### REQUEST
Render every line of the data below as a JSON array of strings, one string per line, skipping blank lines and omitting the pictures.

+++ THE INPUT

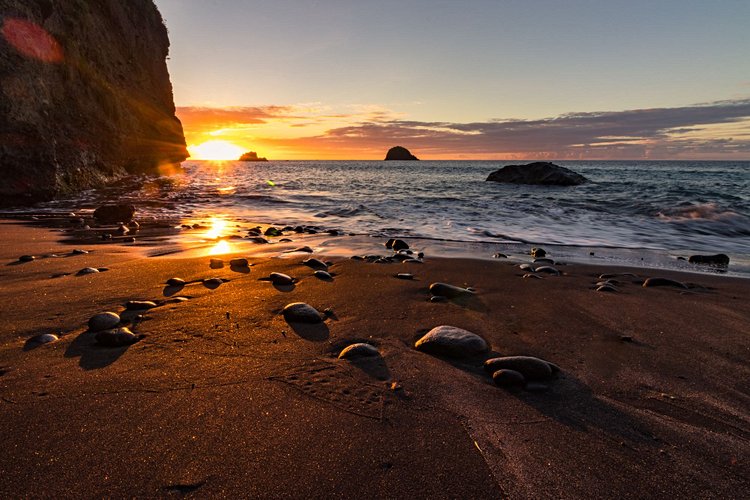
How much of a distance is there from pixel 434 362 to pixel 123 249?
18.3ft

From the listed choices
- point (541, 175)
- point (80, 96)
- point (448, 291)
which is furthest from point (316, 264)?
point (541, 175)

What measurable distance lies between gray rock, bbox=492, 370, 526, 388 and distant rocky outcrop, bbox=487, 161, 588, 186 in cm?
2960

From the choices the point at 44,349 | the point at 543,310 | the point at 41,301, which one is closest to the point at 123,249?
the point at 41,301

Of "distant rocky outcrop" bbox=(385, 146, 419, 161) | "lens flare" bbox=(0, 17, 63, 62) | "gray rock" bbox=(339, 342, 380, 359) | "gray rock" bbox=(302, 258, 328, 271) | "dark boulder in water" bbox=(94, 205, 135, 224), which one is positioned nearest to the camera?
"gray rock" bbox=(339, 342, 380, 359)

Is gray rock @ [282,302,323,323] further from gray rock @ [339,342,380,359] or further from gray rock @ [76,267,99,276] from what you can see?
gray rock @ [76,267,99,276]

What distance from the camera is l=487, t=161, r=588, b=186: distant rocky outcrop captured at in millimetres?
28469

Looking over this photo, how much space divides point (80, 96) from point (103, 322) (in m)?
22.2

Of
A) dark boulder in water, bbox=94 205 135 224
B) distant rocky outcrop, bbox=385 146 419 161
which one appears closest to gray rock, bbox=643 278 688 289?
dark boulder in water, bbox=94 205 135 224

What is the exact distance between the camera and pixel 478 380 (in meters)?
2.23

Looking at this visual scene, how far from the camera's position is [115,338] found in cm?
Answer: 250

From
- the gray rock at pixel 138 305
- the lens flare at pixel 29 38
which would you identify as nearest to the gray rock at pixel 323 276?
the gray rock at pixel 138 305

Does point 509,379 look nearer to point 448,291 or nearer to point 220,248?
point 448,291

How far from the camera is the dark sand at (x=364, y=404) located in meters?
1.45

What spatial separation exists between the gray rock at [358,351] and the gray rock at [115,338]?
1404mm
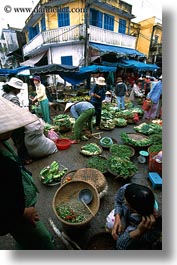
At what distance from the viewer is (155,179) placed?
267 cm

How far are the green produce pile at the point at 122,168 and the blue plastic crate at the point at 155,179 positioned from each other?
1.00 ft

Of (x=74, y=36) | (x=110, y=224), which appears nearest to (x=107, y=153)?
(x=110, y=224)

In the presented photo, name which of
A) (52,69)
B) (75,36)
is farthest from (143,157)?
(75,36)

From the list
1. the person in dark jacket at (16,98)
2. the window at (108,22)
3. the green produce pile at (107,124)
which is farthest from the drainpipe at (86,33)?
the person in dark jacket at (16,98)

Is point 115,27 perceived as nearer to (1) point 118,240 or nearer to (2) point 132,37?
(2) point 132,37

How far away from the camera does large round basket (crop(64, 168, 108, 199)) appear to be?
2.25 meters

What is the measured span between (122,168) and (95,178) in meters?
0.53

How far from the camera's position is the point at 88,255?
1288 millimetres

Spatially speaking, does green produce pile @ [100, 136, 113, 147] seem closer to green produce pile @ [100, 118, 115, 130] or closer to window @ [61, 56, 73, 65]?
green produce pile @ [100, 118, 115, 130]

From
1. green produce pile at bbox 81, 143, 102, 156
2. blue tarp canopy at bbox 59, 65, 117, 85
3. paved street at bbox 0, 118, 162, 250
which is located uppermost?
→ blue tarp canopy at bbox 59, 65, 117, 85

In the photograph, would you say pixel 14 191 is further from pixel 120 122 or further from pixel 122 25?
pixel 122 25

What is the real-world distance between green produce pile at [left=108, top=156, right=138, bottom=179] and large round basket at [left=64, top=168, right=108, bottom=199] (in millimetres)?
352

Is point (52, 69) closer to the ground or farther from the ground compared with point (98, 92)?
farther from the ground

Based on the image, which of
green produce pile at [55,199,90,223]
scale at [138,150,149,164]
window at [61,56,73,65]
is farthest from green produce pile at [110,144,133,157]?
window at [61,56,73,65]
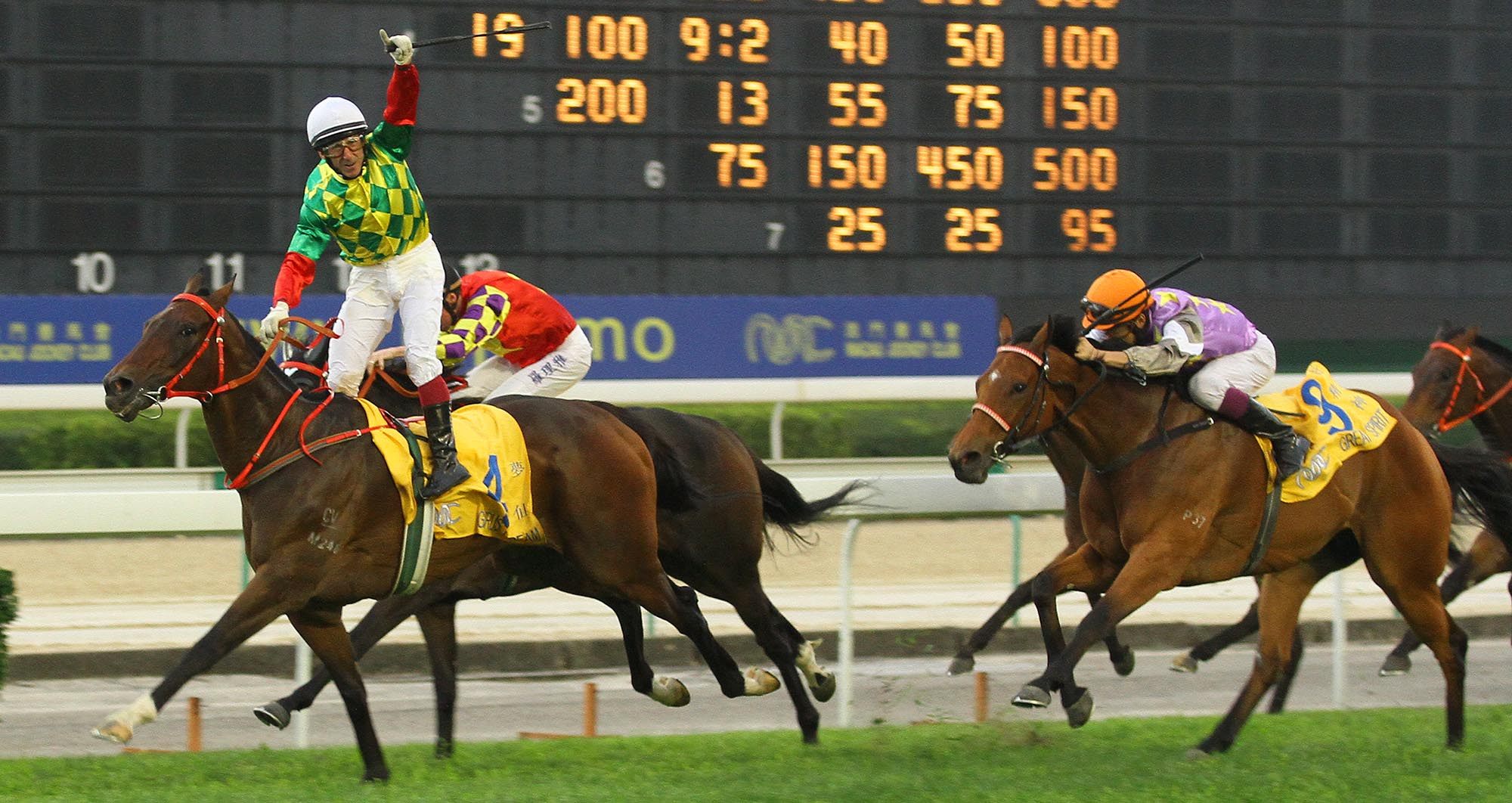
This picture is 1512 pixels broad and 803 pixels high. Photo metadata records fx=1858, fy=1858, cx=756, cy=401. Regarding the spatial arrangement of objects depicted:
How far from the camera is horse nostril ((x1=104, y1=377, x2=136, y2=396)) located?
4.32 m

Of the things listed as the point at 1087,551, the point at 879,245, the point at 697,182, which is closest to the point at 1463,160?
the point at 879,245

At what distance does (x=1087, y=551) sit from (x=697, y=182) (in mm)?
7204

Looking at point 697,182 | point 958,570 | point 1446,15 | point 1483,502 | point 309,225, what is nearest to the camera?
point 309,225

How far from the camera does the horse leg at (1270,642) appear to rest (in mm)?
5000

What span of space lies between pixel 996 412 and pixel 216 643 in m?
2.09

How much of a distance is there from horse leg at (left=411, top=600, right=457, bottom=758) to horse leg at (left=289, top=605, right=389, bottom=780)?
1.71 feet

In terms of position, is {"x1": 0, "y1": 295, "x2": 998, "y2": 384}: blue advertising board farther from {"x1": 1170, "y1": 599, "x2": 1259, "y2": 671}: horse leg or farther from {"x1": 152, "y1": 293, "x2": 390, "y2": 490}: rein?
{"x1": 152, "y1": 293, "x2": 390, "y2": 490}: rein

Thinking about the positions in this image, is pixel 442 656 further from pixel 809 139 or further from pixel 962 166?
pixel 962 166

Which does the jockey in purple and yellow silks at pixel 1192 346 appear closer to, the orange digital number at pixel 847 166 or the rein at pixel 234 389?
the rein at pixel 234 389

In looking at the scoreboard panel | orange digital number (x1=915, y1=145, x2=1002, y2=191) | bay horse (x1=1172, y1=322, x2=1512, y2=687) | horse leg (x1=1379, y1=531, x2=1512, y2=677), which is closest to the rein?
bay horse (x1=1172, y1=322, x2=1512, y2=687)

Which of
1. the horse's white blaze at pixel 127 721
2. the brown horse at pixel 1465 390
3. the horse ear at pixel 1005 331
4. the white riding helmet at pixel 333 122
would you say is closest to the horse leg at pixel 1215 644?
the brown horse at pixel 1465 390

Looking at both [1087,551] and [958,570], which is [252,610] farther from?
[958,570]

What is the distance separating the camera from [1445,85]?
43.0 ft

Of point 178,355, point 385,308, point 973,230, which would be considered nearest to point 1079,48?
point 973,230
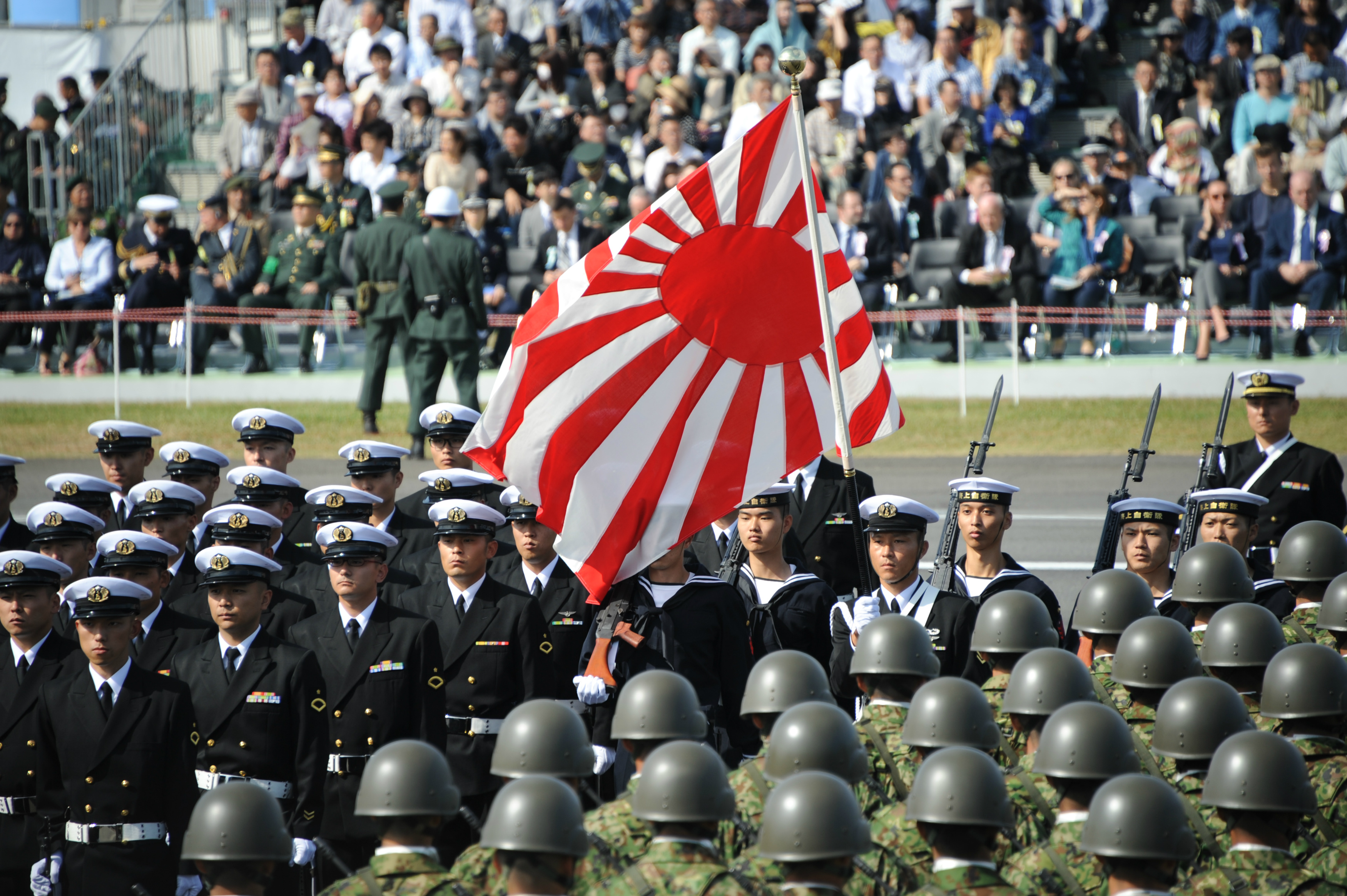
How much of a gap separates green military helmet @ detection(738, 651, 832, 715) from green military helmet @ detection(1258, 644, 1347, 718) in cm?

++++++

### PROBLEM SOLUTION
[
  "How much of a distance is there from pixel 434 362 to pixel 123 249?",
  "18.3ft",
  "From the listed choices",
  "- point (541, 175)",
  "- point (80, 96)",
  "- point (448, 291)",
  "which is furthest from point (316, 264)?",
  "point (541, 175)",
  "What measurable distance lies between gray rock, bbox=492, 370, 526, 388 and distant rocky outcrop, bbox=487, 161, 588, 186 in cm?",
  "2960",
  "From the choices the point at 44,349 | the point at 543,310 | the point at 41,301, which one is closest to the point at 123,249?",
  "the point at 41,301",
  "Of \"distant rocky outcrop\" bbox=(385, 146, 419, 161) | \"lens flare\" bbox=(0, 17, 63, 62) | \"gray rock\" bbox=(339, 342, 380, 359) | \"gray rock\" bbox=(302, 258, 328, 271) | \"dark boulder in water\" bbox=(94, 205, 135, 224), which one is positioned nearest to the camera?",
  "\"gray rock\" bbox=(339, 342, 380, 359)",
  "Is gray rock @ [282,302,323,323] further from gray rock @ [339,342,380,359] or further from gray rock @ [76,267,99,276] from what you can see?",
  "gray rock @ [76,267,99,276]",
  "What distance from the camera is l=487, t=161, r=588, b=186: distant rocky outcrop captured at in millimetres?",
  "28469",
  "Looking over this photo, how much space divides point (80, 96) from point (103, 322) (in m)?",
  "22.2",
  "Of",
  "A) dark boulder in water, bbox=94 205 135 224",
  "B) distant rocky outcrop, bbox=385 146 419 161",
  "which one appears closest to gray rock, bbox=643 278 688 289?",
  "dark boulder in water, bbox=94 205 135 224",
  "What is the exact distance between the camera and pixel 478 380 (in meters)?",
  "2.23",
  "Looking at this visual scene, how far from the camera's position is [115,338] found in cm?",
  "Answer: 250",
  "From",
  "- the gray rock at pixel 138 305",
  "- the lens flare at pixel 29 38",
  "which would you identify as nearest to the gray rock at pixel 323 276?",
  "the gray rock at pixel 138 305",
  "Does point 509,379 look nearer to point 448,291 or nearer to point 220,248?",
  "point 448,291",
  "How far from the camera is the dark sand at (x=364, y=404) located in meters?",
  "1.45",
  "What spatial separation exists between the gray rock at [358,351] and the gray rock at [115,338]?",
  "1404mm",
  "At what distance from the viewer is (155,179) placed?",
  "267 cm",
  "How far are the green produce pile at the point at 122,168 and the blue plastic crate at the point at 155,179 positioned from each other?",
  "1.00 ft",
  "Of (x=74, y=36) | (x=110, y=224), which appears nearest to (x=107, y=153)?",
  "(x=110, y=224)",
  "In the presented photo, name which of",
  "A) (52,69)",
  "B) (75,36)",
  "is farthest from (143,157)?",
  "(75,36)",
  "From the list",
  "1. the person in dark jacket at (16,98)",
  "2. the window at (108,22)",
  "3. the green produce pile at (107,124)",
  "which is farthest from the drainpipe at (86,33)?",
  "the person in dark jacket at (16,98)",
  "Is point 115,27 perceived as nearer to (1) point 118,240 or nearer to (2) point 132,37?",
  "(2) point 132,37",
  "How far away from the camera does large round basket (crop(64, 168, 108, 199)) appear to be?",
  "2.25 meters",
  "What is the measured span between (122,168) and (95,178) in meters?",
  "0.53",
  "How far from the camera's position is the point at 88,255?",
  "1288 millimetres",
  "Spatially speaking, does green produce pile @ [100, 136, 113, 147] seem closer to green produce pile @ [100, 118, 115, 130] or closer to window @ [61, 56, 73, 65]?",
  "green produce pile @ [100, 118, 115, 130]",
  "From",
  "1. green produce pile at bbox 81, 143, 102, 156",
  "2. blue tarp canopy at bbox 59, 65, 117, 85",
  "3. paved street at bbox 0, 118, 162, 250",
  "which is located uppermost?",
  "→ blue tarp canopy at bbox 59, 65, 117, 85",
  "In the photograph, would you say pixel 14 191 is further from pixel 120 122 or further from pixel 122 25?",
  "pixel 122 25",
  "What is the real-world distance between green produce pile at [left=108, top=156, right=138, bottom=179] and large round basket at [left=64, top=168, right=108, bottom=199] (in millimetres)?",
  "352",
  "Is point (52, 69) closer to the ground or farther from the ground compared with point (98, 92)?",
  "farther from the ground",
  "Based on the image, which of",
  "green produce pile at [55,199,90,223]",
  "scale at [138,150,149,164]",
  "window at [61,56,73,65]",
  "is farthest from green produce pile at [110,144,133,157]?",
  "window at [61,56,73,65]",
  "This picture is 1512 pixels broad and 803 pixels high. Photo metadata records fx=1858, fy=1858, cx=756, cy=401. Regarding the spatial arrangement of objects depicted:",
  "How far from the camera is horse nostril ((x1=104, y1=377, x2=136, y2=396)) located?",
  "4.32 m",
  "Of the things listed as the point at 1087,551, the point at 879,245, the point at 697,182, which is closest to the point at 1463,160?",
  "the point at 879,245",
  "At what distance does (x=1087, y=551) sit from (x=697, y=182) (in mm)?",
  "7204",
  "Looking at point 697,182 | point 958,570 | point 1446,15 | point 1483,502 | point 309,225, what is nearest to the camera?",
  "point 309,225",
  "How far from the camera does the horse leg at (1270,642) appear to rest (in mm)?",
  "5000",
  "What span of space lies between pixel 996 412 and pixel 216 643 in m?",
  "2.09",
  "How much of a distance is there from horse leg at (left=411, top=600, right=457, bottom=758) to horse leg at (left=289, top=605, right=389, bottom=780)?",
  "1.71 feet",
  "In terms of position, is {\"x1\": 0, \"y1\": 295, \"x2\": 998, \"y2\": 384}: blue advertising board farther from {\"x1\": 1170, \"y1\": 599, \"x2\": 1259, \"y2\": 671}: horse leg or farther from {\"x1\": 152, \"y1\": 293, \"x2\": 390, \"y2\": 490}: rein?",
  "{\"x1\": 152, \"y1\": 293, \"x2\": 390, \"y2\": 490}: rein",
  "Thinking about the positions in this image, is pixel 442 656 further from pixel 809 139 or further from pixel 962 166?",
  "pixel 962 166",
  "Which does the jockey in purple and yellow silks at pixel 1192 346 appear closer to, the orange digital number at pixel 847 166 or the rein at pixel 234 389?",
  "the rein at pixel 234 389",
  "In looking at the scoreboard panel | orange digital number (x1=915, y1=145, x2=1002, y2=191) | bay horse (x1=1172, y1=322, x2=1512, y2=687) | horse leg (x1=1379, y1=531, x2=1512, y2=677), which is closest to the rein?",
  "bay horse (x1=1172, y1=322, x2=1512, y2=687)",
  "Which of",
  "1. the horse's white blaze at pixel 127 721",
  "2. the brown horse at pixel 1465 390",
  "3. the horse ear at pixel 1005 331",
  "4. the white riding helmet at pixel 333 122",
  "would you say is closest to the horse leg at pixel 1215 644?",
  "the brown horse at pixel 1465 390",
  "Looking at both [1087,551] and [958,570], which is [252,610] farther from?",
  "[958,570]",
  "What is the distance separating the camera from [1445,85]?",
  "43.0 ft",
  "Of point 178,355, point 385,308, point 973,230, which would be considered nearest to point 1079,48?",
  "point 973,230",
  "How much of a gap separates green military helmet @ detection(738, 651, 832, 715) from green military helmet @ detection(1258, 644, 1347, 718) in cm?"
]